In general, the statutory authorizations governing hospitals apply to physicians in medical group practices and individual providers.

Q: What should I do with medical records from my practice when I retire?


You must make provisions for former patients and subsequent providers to have access to the information contained in your medical records. If you are in a practice situation where the medical records are the property of a corporate entity, responsibility for maintaining these records and providing subsequent access may be assumed by that entity. If you are a solo practitioner, or dissolving a partnership or small group practice, responsibility for some or all of the records may fall to you. This responsibility includes not only deciding what medical records to retain, but also coordinating arrangements for safety, storage, and access on a timely basis. Storing records is space consuming, and space saving methods such as microfilming or electronic capture are expensive. No matter what storage choice is made, consider future access to the data.

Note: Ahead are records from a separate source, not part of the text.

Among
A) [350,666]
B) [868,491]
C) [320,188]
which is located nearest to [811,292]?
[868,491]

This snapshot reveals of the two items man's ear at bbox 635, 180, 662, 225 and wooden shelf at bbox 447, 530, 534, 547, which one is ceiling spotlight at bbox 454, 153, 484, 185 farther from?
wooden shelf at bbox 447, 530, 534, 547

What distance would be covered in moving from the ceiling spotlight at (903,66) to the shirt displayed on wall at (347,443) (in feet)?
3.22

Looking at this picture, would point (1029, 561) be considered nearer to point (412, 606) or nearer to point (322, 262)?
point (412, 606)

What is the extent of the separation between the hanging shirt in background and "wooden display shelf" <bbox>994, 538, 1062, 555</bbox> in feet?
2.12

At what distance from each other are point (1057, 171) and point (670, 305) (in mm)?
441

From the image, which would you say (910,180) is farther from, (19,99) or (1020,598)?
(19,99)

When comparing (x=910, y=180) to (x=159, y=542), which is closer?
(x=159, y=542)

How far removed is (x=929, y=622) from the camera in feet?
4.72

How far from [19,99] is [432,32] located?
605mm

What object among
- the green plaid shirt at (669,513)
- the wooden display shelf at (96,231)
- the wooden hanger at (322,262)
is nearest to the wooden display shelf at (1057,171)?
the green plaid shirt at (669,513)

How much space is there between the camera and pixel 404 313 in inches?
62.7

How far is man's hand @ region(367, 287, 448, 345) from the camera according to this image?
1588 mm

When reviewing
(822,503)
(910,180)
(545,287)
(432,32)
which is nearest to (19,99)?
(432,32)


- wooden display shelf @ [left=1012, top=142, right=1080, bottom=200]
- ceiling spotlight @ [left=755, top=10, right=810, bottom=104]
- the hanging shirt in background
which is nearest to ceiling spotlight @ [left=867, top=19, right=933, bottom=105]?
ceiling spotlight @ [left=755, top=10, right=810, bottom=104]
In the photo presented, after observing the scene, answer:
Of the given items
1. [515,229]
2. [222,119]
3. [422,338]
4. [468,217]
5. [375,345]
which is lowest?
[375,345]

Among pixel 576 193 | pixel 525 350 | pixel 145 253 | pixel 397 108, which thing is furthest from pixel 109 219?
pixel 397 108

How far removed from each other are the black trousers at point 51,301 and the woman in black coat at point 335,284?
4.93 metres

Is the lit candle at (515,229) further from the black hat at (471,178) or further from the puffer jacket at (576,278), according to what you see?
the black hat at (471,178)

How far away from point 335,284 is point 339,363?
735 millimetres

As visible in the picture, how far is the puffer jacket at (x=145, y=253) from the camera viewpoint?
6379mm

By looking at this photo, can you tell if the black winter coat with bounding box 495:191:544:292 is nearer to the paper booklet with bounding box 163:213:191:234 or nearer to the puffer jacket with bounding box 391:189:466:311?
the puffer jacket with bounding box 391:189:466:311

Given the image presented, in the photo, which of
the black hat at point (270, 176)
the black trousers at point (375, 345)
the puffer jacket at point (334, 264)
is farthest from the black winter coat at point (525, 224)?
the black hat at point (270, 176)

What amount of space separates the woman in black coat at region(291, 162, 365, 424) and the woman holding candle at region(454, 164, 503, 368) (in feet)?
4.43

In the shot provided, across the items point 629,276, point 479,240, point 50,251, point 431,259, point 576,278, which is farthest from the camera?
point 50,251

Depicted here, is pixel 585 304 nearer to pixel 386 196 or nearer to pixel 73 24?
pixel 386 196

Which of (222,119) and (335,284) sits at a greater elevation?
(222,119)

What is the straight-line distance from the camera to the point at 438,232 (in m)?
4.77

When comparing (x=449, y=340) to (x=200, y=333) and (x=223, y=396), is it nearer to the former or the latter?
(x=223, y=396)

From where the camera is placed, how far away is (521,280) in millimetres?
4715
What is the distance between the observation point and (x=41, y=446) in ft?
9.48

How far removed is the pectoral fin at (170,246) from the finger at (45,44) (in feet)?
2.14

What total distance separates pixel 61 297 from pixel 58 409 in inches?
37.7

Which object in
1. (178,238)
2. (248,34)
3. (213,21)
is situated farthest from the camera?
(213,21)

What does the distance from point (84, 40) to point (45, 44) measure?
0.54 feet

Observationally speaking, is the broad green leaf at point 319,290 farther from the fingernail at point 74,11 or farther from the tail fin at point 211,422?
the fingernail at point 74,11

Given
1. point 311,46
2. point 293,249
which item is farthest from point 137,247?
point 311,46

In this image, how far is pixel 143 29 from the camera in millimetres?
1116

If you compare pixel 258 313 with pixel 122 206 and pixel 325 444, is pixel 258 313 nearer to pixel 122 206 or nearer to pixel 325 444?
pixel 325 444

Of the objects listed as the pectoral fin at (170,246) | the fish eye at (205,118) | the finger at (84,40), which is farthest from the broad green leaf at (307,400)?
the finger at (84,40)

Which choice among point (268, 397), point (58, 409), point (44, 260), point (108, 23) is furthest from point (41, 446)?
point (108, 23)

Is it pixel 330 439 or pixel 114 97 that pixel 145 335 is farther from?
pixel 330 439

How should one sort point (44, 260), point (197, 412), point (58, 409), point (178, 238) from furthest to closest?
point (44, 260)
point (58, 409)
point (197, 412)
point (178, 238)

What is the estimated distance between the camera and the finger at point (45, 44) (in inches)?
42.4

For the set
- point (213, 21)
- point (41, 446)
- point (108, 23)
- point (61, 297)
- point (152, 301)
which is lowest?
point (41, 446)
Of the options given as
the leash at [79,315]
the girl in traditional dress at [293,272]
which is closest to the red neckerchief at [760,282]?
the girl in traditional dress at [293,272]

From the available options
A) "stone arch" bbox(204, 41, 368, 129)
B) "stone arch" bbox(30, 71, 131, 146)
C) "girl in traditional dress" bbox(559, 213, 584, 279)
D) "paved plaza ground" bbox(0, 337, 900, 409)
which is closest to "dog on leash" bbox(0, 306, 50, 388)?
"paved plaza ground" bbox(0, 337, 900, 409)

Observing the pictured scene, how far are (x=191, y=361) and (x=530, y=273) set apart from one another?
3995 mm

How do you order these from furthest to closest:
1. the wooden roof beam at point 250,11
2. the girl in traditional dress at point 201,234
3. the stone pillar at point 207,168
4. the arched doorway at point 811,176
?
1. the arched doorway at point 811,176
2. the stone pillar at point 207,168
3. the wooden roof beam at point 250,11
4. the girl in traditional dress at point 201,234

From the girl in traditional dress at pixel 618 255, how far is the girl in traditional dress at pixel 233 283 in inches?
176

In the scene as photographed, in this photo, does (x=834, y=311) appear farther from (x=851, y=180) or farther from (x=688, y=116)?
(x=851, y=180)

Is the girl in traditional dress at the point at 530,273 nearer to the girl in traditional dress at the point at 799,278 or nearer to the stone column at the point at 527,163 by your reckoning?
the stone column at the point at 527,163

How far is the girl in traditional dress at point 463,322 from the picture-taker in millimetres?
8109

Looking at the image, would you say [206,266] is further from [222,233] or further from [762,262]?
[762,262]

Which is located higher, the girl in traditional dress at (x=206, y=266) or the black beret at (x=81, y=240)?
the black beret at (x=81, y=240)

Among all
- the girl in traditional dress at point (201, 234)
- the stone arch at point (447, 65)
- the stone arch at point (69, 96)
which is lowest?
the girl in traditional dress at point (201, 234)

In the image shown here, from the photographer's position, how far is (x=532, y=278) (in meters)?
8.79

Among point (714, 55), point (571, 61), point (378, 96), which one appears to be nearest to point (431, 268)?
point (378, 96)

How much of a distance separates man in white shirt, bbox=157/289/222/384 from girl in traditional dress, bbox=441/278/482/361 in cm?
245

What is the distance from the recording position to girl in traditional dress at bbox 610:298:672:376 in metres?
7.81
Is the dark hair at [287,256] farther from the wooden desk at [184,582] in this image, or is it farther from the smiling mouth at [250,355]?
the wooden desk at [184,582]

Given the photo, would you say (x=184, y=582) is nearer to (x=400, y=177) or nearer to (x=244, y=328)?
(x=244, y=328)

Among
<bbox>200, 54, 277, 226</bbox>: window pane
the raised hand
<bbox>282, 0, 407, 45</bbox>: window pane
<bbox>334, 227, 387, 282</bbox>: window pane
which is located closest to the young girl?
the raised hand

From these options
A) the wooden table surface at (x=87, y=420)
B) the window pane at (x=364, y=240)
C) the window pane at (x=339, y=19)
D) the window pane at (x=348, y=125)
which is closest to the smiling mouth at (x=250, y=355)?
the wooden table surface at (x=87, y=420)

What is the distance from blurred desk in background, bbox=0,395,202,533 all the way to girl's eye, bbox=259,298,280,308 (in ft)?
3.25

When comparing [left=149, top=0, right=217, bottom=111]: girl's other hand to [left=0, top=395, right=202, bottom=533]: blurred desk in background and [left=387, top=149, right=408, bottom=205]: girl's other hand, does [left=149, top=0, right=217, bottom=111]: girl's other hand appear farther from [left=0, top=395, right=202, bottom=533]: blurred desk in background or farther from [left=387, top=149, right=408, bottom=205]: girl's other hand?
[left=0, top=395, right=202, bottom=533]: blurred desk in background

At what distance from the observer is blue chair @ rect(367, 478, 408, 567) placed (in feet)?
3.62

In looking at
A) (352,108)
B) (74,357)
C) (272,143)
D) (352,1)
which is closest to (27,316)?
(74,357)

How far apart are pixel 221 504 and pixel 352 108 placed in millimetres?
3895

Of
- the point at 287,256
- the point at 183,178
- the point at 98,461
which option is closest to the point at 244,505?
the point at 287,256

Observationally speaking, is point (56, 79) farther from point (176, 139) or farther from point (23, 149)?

How long medical records must be retained after closure of a practice depends on state law. Massachusetts requires a retiring physician to retain medical records for a minimum of seven years, or until a child patient reaches the age of nine. The physician must furnish the Board of Registration in Medicine (BRM) with a written statement agreeing to provide access to medical records for the required period. Keep in mind that the retention period is based on the date of the letter of retirement to the BRM, not the date of the last patient encounter (as required for active physicians).

Q: What are the risks surrounding electronic communication of medical records?


The same levels of physician and staff responsibility for patient confidentiality and protection apply to electronic records as apply to a paper record:

  • All patient information is sensitive
  • Every patient needs protection
  • Access patient information on a need-to-know basis only
  • Systematic tracking of every entry, look-up, and printing of patient information using unique and confidential signature computer keys (or passwords) is advocated as the best safeguard. Ideally, patients should be able to find out who accessed their record and why

While e-mail has become an efficient way to impart patient information, clinicians must consider any patient-specific e-mail messages to be part of the medical record.